* Begin Data for the task *

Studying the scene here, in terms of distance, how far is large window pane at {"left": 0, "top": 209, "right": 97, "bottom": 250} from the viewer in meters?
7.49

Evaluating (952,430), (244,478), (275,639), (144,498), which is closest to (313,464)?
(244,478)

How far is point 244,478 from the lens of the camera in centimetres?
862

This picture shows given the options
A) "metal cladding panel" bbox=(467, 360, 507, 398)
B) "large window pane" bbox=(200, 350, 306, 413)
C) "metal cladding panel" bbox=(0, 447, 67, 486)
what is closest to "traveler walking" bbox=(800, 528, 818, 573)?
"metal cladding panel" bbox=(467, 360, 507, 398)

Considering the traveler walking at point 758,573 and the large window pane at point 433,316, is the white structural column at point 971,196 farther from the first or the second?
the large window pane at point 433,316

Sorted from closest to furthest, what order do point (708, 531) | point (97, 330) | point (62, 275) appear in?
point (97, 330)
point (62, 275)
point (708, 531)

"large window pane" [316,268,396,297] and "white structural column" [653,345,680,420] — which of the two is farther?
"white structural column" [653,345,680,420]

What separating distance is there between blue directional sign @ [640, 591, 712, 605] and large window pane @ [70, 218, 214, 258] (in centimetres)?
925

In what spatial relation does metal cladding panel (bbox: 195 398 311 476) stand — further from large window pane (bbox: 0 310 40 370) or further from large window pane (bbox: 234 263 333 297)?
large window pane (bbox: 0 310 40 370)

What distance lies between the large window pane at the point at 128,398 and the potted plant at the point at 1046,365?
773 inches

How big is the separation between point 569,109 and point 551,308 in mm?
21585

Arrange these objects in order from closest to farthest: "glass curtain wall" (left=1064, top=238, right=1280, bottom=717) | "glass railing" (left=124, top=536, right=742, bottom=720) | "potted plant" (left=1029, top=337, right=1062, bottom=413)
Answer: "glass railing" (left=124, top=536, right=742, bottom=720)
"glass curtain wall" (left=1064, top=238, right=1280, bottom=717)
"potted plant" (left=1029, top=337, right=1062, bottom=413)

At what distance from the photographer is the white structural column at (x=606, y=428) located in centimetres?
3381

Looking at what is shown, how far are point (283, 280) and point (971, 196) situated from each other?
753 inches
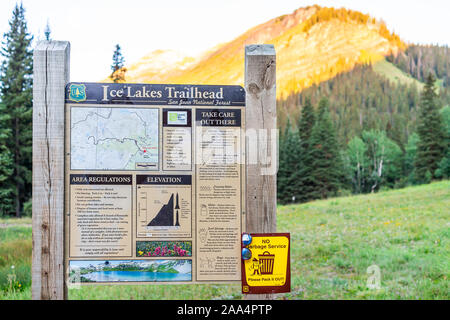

* End Data for the task *

- _Directive_:
Pick out each line in the material that contains the word "closest" and copy those lines in full.

- _Task result_:
Evaluating (952,430), (244,478), (275,639), (144,498), which is closest to (313,464)?
what is closest to "traveler walking" bbox=(800, 528, 818, 573)?
Sorted from closest to furthest, what order do point (708, 531) | point (97, 330) | point (62, 275) appear in?
Arrange these objects in order from closest to farthest: "glass curtain wall" (left=1064, top=238, right=1280, bottom=717) | "glass railing" (left=124, top=536, right=742, bottom=720) | "potted plant" (left=1029, top=337, right=1062, bottom=413)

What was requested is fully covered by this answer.